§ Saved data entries
BEGIN
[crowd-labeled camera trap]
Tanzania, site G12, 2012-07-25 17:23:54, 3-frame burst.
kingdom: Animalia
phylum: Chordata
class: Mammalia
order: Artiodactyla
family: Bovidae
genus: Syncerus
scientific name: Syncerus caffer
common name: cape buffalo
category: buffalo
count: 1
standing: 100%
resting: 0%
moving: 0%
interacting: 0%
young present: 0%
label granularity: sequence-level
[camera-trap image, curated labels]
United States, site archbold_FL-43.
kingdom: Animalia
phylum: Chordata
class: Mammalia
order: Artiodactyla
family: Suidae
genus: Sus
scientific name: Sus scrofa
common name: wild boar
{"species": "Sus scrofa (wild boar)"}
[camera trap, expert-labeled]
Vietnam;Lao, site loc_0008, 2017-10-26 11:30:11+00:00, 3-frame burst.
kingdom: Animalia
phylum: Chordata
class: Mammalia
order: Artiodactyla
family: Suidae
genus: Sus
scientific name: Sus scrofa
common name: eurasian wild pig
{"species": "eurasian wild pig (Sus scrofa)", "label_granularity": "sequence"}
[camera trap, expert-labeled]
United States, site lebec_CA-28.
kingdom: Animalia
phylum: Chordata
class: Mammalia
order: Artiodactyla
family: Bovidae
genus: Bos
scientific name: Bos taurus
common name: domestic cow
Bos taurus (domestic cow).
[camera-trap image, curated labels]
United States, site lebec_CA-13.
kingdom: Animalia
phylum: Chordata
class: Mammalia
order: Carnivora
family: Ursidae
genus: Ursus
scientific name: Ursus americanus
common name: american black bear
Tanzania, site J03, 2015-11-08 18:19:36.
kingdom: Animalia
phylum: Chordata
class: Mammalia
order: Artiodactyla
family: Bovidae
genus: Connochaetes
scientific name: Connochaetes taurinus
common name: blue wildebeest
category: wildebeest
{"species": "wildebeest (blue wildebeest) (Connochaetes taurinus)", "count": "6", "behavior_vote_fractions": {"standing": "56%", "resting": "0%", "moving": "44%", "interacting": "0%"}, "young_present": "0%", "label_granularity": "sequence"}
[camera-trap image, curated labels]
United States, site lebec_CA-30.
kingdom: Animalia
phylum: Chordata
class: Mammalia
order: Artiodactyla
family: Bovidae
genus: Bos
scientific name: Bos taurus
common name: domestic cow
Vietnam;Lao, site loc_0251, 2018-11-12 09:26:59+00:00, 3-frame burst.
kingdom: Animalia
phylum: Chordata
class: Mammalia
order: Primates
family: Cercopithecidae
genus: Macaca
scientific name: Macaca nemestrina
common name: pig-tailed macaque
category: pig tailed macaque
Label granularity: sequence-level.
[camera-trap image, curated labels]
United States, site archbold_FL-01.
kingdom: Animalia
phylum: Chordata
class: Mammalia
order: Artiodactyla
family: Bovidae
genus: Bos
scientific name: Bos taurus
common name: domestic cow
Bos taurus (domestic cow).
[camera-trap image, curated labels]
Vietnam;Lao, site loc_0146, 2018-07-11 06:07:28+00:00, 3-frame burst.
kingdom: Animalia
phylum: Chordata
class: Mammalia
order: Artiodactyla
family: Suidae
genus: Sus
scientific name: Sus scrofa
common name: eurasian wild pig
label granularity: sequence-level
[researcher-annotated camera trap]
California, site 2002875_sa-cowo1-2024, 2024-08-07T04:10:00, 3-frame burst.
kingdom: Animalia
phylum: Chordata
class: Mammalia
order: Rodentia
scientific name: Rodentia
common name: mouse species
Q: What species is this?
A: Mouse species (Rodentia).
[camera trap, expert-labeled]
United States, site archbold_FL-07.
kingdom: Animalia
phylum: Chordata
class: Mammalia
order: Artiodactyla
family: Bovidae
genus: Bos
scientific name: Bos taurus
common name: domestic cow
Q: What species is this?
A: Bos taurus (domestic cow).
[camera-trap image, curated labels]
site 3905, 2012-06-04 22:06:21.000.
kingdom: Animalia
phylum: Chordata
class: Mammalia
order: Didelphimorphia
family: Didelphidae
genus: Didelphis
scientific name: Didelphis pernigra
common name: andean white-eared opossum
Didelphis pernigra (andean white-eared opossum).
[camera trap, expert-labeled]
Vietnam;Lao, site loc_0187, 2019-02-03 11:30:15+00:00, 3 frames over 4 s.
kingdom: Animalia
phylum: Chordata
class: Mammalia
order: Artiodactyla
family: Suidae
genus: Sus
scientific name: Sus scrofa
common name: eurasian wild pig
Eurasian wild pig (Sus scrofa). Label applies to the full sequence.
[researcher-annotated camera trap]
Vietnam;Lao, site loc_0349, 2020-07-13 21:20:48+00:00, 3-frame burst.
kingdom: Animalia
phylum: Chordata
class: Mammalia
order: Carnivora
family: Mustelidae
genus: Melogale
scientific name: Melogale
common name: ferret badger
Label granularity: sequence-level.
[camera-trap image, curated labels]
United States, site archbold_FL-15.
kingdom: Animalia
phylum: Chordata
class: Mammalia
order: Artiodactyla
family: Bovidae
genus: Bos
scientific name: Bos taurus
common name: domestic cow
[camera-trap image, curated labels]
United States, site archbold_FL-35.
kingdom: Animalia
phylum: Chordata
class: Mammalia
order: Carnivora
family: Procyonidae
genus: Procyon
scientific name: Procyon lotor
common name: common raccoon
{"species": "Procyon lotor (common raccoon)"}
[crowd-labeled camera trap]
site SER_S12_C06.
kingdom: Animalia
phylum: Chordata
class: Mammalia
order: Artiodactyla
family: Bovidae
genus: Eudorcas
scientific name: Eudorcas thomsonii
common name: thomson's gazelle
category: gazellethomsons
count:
END
All of the data must be set down again exactly.

§ Result of the task
[crowd-labeled camera trap]
Tanzania, site G12, 2012-07-25 17:23:54, 3-frame burst.
kingdom: Animalia
phylum: Chordata
class: Mammalia
order: Artiodactyla
family: Bovidae
genus: Syncerus
scientific name: Syncerus caffer
common name: cape buffalo
category: buffalo
count: 1
standing: 100%
resting: 0%
moving: 0%
interacting: 0%
young present: 0%
label granularity: sequence-level
[camera-trap image, curated labels]
United States, site archbold_FL-43.
kingdom: Animalia
phylum: Chordata
class: Mammalia
order: Artiodactyla
family: Suidae
genus: Sus
scientific name: Sus scrofa
common name: wild boar
{"species": "Sus scrofa (wild boar)"}
[camera trap, expert-labeled]
Vietnam;Lao, site loc_0008, 2017-10-26 11:30:11+00:00, 3-frame burst.
kingdom: Animalia
phylum: Chordata
class: Mammalia
order: Artiodactyla
family: Suidae
genus: Sus
scientific name: Sus scrofa
common name: eurasian wild pig
{"species": "eurasian wild pig (Sus scrofa)", "label_granularity": "sequence"}
[camera trap, expert-labeled]
United States, site lebec_CA-28.
kingdom: Animalia
phylum: Chordata
class: Mammalia
order: Artiodactyla
family: Bovidae
genus: Bos
scientific name: Bos taurus
common name: domestic cow
Bos taurus (domestic cow).
[camera-trap image, curated labels]
United States, site lebec_CA-13.
kingdom: Animalia
phylum: Chordata
class: Mammalia
order: Carnivora
family: Ursidae
genus: Ursus
scientific name: Ursus americanus
common name: american black bear
Tanzania, site J03, 2015-11-08 18:19:36.
kingdom: Animalia
phylum: Chordata
class: Mammalia
order: Artiodactyla
family: Bovidae
genus: Connochaetes
scientific name: Connochaetes taurinus
common name: blue wildebeest
category: wildebeest
{"species": "wildebeest (blue wildebeest) (Connochaetes taurinus)", "count": "6", "behavior_vote_fractions": {"standing": "56%", "resting": "0%", "moving": "44%", "interacting": "0%"}, "young_present": "0%", "label_granularity": "sequence"}
[camera-trap image, curated labels]
United States, site lebec_CA-30.
kingdom: Animalia
phylum: Chordata
class: Mammalia
order: Artiodactyla
family: Bovidae
genus: Bos
scientific name: Bos taurus
common name: domestic cow
Vietnam;Lao, site loc_0251, 2018-11-12 09:26:59+00:00, 3-frame burst.
kingdom: Animalia
phylum: Chordata
class: Mammalia
order: Primates
family: Cercopithecidae
genus: Macaca
scientific name: Macaca nemestrina
common name: pig-tailed macaque
category: pig tailed macaque
Label granularity: sequence-level.
[camera-trap image, curated labels]
United States, site archbold_FL-01.
kingdom: Animalia
phylum: Chordata
class: Mammalia
order: Artiodactyla
family: Bovidae
genus: Bos
scientific name: Bos taurus
common name: domestic cow
Bos taurus (domestic cow).
[camera-trap image, curated labels]
Vietnam;Lao, site loc_0146, 2018-07-11 06:07:28+00:00, 3-frame burst.
kingdom: Animalia
phylum: Chordata
class: Mammalia
order: Artiodactyla
family: Suidae
genus: Sus
scientific name: Sus scrofa
common name: eurasian wild pig
label granularity: sequence-level
[researcher-annotated camera trap]
California, site 2002875_sa-cowo1-2024, 2024-08-07T04:10:00, 3-frame burst.
kingdom: Animalia
phylum: Chordata
class: Mammalia
order: Rodentia
scientific name: Rodentia
common name: mouse species
Q: What species is this?
A: Mouse species (Rodentia).
[camera trap, expert-labeled]
United States, site archbold_FL-07.
kingdom: Animalia
phylum: Chordata
class: Mammalia
order: Artiodactyla
family: Bovidae
genus: Bos
scientific name: Bos taurus
common name: domestic cow
Q: What species is this?
A: Bos taurus (domestic cow).
[camera-trap image, curated labels]
site 3905, 2012-06-04 22:06:21.000.
kingdom: Animalia
phylum: Chordata
class: Mammalia
order: Didelphimorphia
family: Didelphidae
genus: Didelphis
scientific name: Didelphis pernigra
common name: andean white-eared opossum
Didelphis pernigra (andean white-eared opossum).
[camera trap, expert-labeled]
Vietnam;Lao, site loc_0187, 2019-02-03 11:30:15+00:00, 3 frames over 4 s.
kingdom: Animalia
phylum: Chordata
class: Mammalia
order: Artiodactyla
family: Suidae
genus: Sus
scientific name: Sus scrofa
common name: eurasian wild pig
Eurasian wild pig (Sus scrofa). Label applies to the full sequence.
[researcher-annotated camera trap]
Vietnam;Lao, site loc_0349, 2020-07-13 21:20:48+00:00, 3-frame burst.
kingdom: Animalia
phylum: Chordata
class: Mammalia
order: Carnivora
family: Mustelidae
genus: Melogale
scientific name: Melogale
common name: ferret badger
Label granularity: sequence-level.
[camera-trap image, curated labels]
United States, site archbold_FL-15.
kingdom: Animalia
phylum: Chordata
class: Mammalia
order: Artiodactyla
family: Bovidae
genus: Bos
scientific name: Bos taurus
common name: domestic cow
[camera-trap image, curated labels]
United States, site archbold_FL-35.
kingdom: Animalia
phylum: Chordata
class: Mammalia
order: Carnivora
family: Procyonidae
genus: Procyon
scientific name: Procyon lotor
common name: common raccoon
{"species": "Procyon lotor (common raccoon)"}
[crowd-labeled camera trap]
site SER_S12_C06.
kingdom: Animalia
phylum: Chordata
class: Mammalia
order: Artiodactyla
family: Bovidae
genus: Eudorcas
scientific name: Eudorcas thomsonii
common name: thomson's gazelle
category: gazellethomsons
count:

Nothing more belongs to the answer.